Sobre o primeiro tipo, o advogado acredita que não deveria haver a judicialização, já que o Estado é obrigado a fornecer esse medicamento. Ele já foi incorporado, então não deveria existir a necessidade de o paciente procurar o Judiciário para conseguir essa medicação. No segundo tipo, ele afirma que o Estado não pode fornecer medicamentos que não tenham segurança, qualidade e eficácia devidamente atestadas. E no terceiro tipo, o mais complicado entre os três, entra a questão da custo-efetividade desse medicamento, pois esses medicamentos de alto custo geralmente se encontram em demanda inelástica, ou seja, existe um monopólio do lado da oferta. O medicamento é de referência, está patenteado. E isso impede a chegada de medicamentos genéricos ou biossimilares para concorrer com esse medicamento de alto custo. E no Brasil as patentes são válidas por pelo menos 20 anos, podendo até mesmo ter acréscimo desse período em 5 a 10 anos.
O Dr. Jordão também apresentou em sua palestra, uma decisão tomada em maio deste ano pelo Supremo Tribunal Federal sobre a judicialização dos medicamentos sem registro na Anvisa. Ficou decidido então que os medicamentos que não tem registro na Anvisa, o Estado não tem obrigação de fornecer. Porém abriu exceção nos casos em que seja caracterizado a mora da Anvisa para analisar esse pedido de registro. Além do esgotamento das terapias disponíveis para aquele paciente.
O profissional fez questão também de abordar durante a sua palestra a importância do Sistema Único de Saúde no direito à saúde estipulado na Constituição de 88. “O Sistema Único de Saúde do Brasil é o maior sistema público do mundo. O Brasil é o único país com mais de 200 milhões de habitantes que assumiu o desafio de ter o direito à saúde universal integral baseado na equidade. O SUS é o maior comprador de remédios do mundo, o SUS possui o maior programa de imunização do mundo. É referência no enfrentamento ao HIV, ao tabagismo. Esse é o nosso Sistema Único de Saúde. Tem problemas? Tem. Precisamos melhorar? Precisamos.”
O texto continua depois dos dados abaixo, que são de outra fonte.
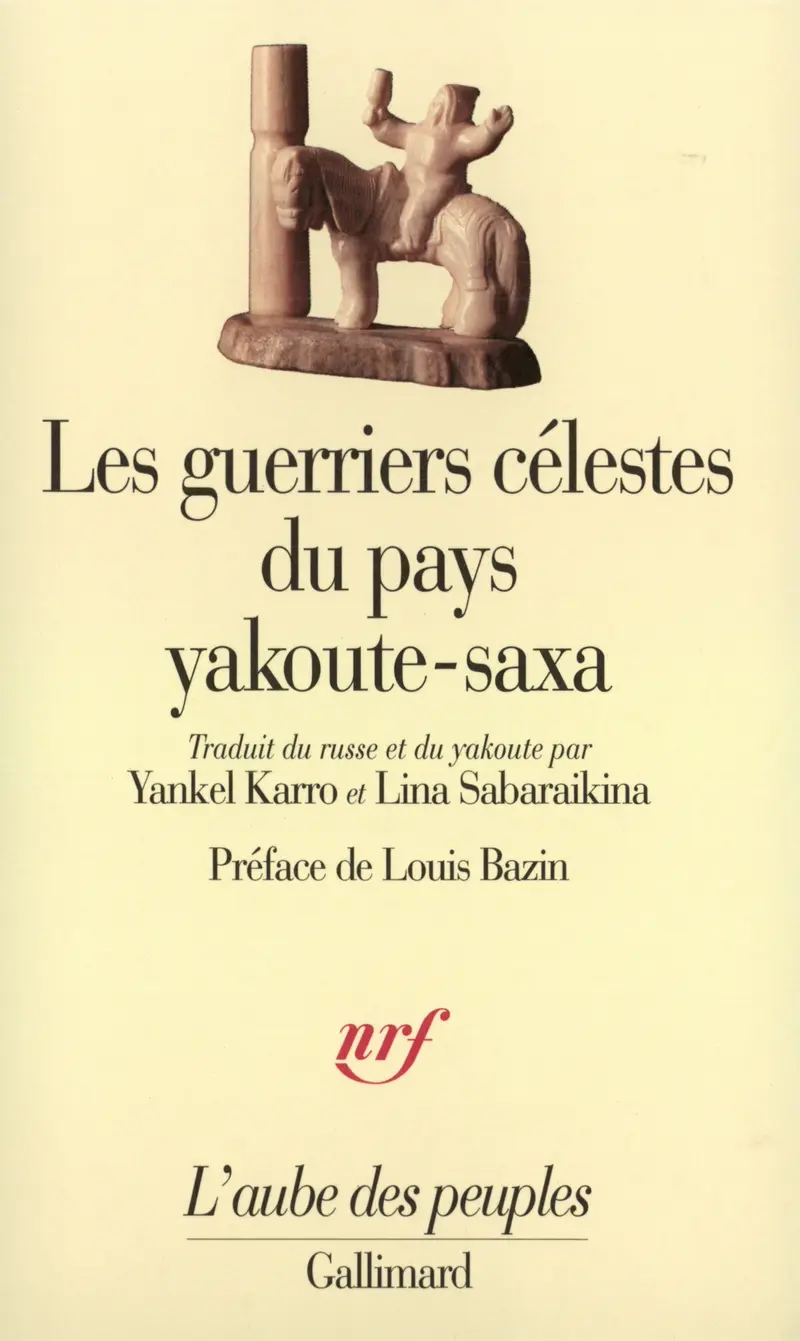 Les guerriers célestes du pays yakoute-saxa - Anonymes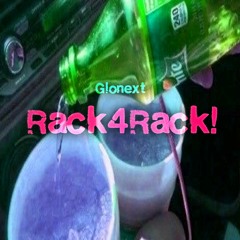 Rack4Rack! (@Prod.Ye11ow)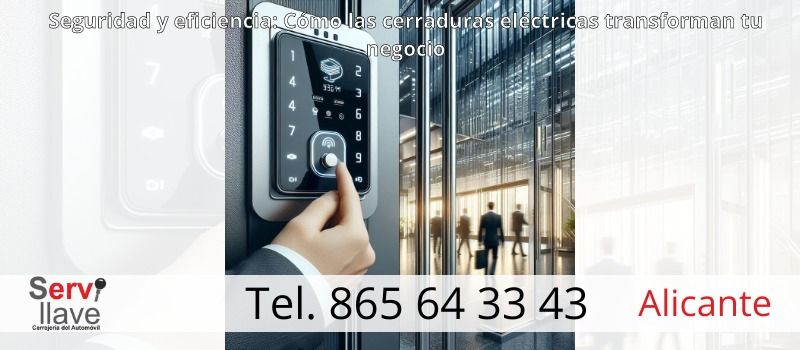Cómo funcionan las cerraduras eléctricas y controles de acceso para mejorar el acceso y la seguridad de tu negocio en Alicante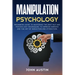 Manipulation psychology: Beginners guide to mastering the best NLP and psychology techniques, to improve empathy and the art of seduction and a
Porém, para ele, existem movimentos, inclusive dentro do Parlamento, para enfraquecer o SUS. Especialmente na questão orçamentária. “O Sistema Único de Saúde ele é subfinanciado desde que ele surgiu. Sistemas Públicos de Saúde como o do Reino Unido e do Canadá, investem 10% do PIB público em saúde, o Brasil não chega a 4%. Então é muito mais fácil você sucatear o público, precarizar a carreira dos médicos, precarizar os hospitais públicos e entregar para a iniciativa privada depois porque fala que é ruim”
Para finalizar, o Dr. Horário ainda salientou o impacto que a emenda constitucional 95, do teto de gastos, que congelou por 20 anos os investimentos na saúde irá gerar para a população. Pois nesse período a população de idosos irá triplicar, e já que as altas tecnologias de saúde, como os medicamentos de alto custo, não seguem o IPCA para aumentar o preço, os laboratórios continuarão cobrando o preço que quiserem.
“E vem a discussão do porque esse medicamento é tão caro, porque o medicamento tem a mesma proteção jurídica de um chuveiro que toca pen drive. Eu não tenho problema nenhum de um celular custar 10 milhões, de um carro custar 10 milhões, de um iate custar 10 milhões, porque eu vivo sem eles. Mas o medicamento não dá. Estou falando de vidas. Porque aqui no Brasil pelo menos eu posso levar esse debate para o Poder Judiciário, para o Supremo Tribunal Federal. E para quem tem atrofia muscular espinhal, quem tem artrite lá em Moçambique? O que acontece? Morre. Não vai ter acesso. Não tem interesse de mercado”, finalizou ele.